Problem to solve ▸ Rewrite everything from the line containing "Does [747,795] seem" down to the last of the entries below, changing "nearer" to "closer" and leaving all else unchanged.

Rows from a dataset
===
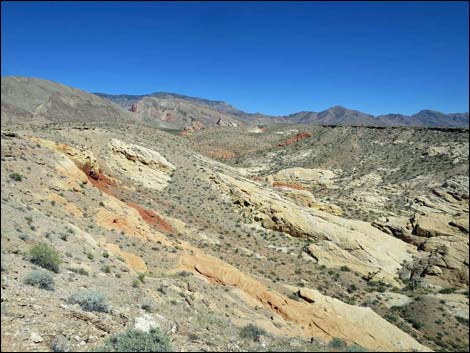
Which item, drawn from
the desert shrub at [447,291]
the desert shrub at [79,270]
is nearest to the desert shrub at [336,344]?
the desert shrub at [79,270]

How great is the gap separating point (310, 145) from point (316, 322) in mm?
46022

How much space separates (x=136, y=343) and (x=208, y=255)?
11290mm

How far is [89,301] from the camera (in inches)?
304

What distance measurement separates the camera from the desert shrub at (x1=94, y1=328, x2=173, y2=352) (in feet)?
20.7

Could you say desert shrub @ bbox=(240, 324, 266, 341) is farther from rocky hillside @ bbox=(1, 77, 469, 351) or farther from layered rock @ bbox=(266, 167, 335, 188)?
layered rock @ bbox=(266, 167, 335, 188)

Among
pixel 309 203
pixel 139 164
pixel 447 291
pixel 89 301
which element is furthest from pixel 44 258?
pixel 309 203

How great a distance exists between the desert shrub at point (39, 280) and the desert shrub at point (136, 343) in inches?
94.4

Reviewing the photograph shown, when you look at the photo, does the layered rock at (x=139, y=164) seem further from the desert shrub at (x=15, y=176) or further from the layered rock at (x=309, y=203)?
the desert shrub at (x=15, y=176)

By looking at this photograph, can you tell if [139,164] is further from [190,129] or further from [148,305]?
[190,129]

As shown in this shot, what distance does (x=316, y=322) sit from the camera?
45.8 feet

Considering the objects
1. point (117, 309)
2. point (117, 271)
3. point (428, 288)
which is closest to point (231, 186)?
point (428, 288)

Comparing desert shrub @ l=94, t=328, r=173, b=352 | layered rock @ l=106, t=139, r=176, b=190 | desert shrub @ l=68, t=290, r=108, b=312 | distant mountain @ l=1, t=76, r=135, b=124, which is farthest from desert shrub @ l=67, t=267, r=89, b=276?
distant mountain @ l=1, t=76, r=135, b=124

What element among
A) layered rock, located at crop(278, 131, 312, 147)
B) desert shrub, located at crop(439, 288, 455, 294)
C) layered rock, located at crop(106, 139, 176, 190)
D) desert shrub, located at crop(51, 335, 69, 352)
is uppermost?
layered rock, located at crop(278, 131, 312, 147)

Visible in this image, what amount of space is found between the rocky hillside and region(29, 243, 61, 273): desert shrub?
27mm
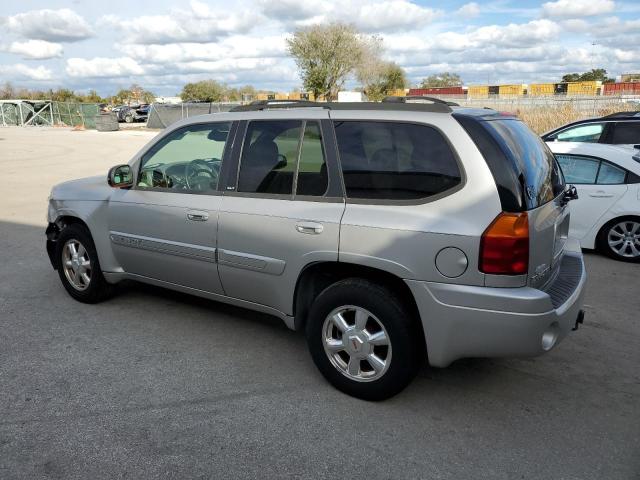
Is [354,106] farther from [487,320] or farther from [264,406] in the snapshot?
[264,406]

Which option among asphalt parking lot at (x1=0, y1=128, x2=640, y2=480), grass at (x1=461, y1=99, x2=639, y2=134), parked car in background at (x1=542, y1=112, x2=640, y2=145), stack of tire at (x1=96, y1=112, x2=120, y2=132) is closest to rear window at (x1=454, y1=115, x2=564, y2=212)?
asphalt parking lot at (x1=0, y1=128, x2=640, y2=480)

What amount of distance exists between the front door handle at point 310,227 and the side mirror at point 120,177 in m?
1.85

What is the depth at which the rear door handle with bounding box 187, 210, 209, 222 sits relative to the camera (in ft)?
13.8

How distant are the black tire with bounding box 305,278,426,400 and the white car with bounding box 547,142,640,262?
15.5ft

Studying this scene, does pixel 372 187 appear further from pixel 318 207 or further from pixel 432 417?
pixel 432 417

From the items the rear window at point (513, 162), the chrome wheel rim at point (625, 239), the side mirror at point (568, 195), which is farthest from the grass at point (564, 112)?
the rear window at point (513, 162)

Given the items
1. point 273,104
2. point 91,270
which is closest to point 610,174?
point 273,104

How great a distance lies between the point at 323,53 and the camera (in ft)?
153

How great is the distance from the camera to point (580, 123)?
31.5 feet

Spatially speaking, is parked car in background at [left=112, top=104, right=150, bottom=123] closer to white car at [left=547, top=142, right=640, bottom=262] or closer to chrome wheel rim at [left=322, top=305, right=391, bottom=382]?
white car at [left=547, top=142, right=640, bottom=262]

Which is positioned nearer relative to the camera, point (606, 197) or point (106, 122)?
point (606, 197)

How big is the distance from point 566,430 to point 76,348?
3.43 metres

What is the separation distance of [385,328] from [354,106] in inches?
57.4

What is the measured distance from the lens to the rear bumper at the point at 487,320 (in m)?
3.08
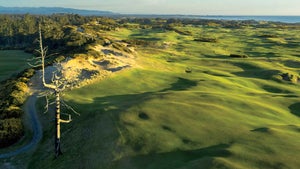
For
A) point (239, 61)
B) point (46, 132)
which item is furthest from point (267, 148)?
point (239, 61)

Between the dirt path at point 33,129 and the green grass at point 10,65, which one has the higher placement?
the dirt path at point 33,129

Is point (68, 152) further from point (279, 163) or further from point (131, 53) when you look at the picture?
point (131, 53)

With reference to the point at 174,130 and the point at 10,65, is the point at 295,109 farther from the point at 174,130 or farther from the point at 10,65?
the point at 10,65

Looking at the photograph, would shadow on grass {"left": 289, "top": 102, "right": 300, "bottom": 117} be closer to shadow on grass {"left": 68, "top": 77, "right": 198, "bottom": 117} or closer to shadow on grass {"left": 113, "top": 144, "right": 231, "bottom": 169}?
shadow on grass {"left": 68, "top": 77, "right": 198, "bottom": 117}

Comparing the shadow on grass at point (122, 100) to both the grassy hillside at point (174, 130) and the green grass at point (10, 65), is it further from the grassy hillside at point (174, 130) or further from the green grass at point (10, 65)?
the green grass at point (10, 65)

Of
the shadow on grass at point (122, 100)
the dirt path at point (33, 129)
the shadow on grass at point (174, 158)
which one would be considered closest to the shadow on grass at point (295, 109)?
the shadow on grass at point (122, 100)
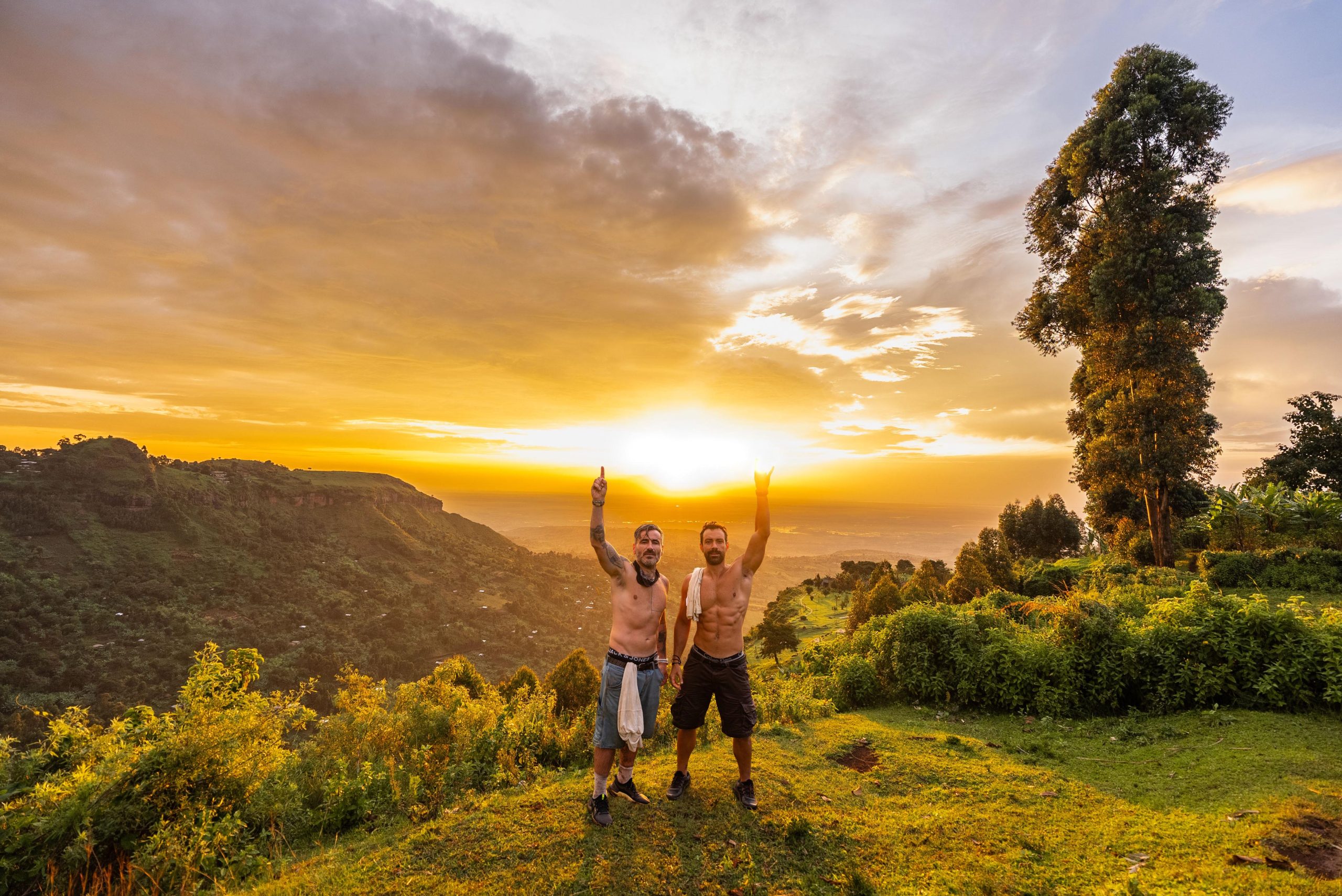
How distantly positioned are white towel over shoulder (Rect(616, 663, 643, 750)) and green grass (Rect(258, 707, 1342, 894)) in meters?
0.77

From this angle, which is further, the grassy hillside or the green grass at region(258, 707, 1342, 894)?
the grassy hillside

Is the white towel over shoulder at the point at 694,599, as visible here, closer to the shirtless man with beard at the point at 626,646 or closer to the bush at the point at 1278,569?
the shirtless man with beard at the point at 626,646

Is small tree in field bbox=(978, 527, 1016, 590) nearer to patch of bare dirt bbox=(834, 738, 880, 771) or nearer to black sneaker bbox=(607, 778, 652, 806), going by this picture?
patch of bare dirt bbox=(834, 738, 880, 771)

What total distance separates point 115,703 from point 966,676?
9453 cm

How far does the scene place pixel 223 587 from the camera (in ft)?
353

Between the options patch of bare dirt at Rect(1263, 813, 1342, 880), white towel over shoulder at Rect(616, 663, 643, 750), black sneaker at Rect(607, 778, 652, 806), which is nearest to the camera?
patch of bare dirt at Rect(1263, 813, 1342, 880)

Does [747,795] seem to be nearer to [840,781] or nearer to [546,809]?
[840,781]

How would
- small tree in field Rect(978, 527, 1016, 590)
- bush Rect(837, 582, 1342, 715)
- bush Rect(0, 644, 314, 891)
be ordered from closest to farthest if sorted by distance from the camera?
bush Rect(0, 644, 314, 891) < bush Rect(837, 582, 1342, 715) < small tree in field Rect(978, 527, 1016, 590)

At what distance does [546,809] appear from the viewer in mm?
5473

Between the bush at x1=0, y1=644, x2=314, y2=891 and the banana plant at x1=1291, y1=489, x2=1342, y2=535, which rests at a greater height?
the banana plant at x1=1291, y1=489, x2=1342, y2=535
===
Solution to this problem ▸
Does [747,795] seem to be closer to [840,781] or closer to [546,809]?
[840,781]

How would
- small tree in field Rect(978, 527, 1016, 590)
- bush Rect(837, 582, 1342, 715)
- bush Rect(0, 644, 314, 891)
be ordered from closest to farthest if sorted by distance from the camera?
bush Rect(0, 644, 314, 891) < bush Rect(837, 582, 1342, 715) < small tree in field Rect(978, 527, 1016, 590)

At what distance does [546,809] appear from the viewer in mm?
5473

Between the bush at x1=0, y1=644, x2=314, y2=891 and the banana plant at x1=1291, y1=489, x2=1342, y2=535, which rests at a greater height?
the banana plant at x1=1291, y1=489, x2=1342, y2=535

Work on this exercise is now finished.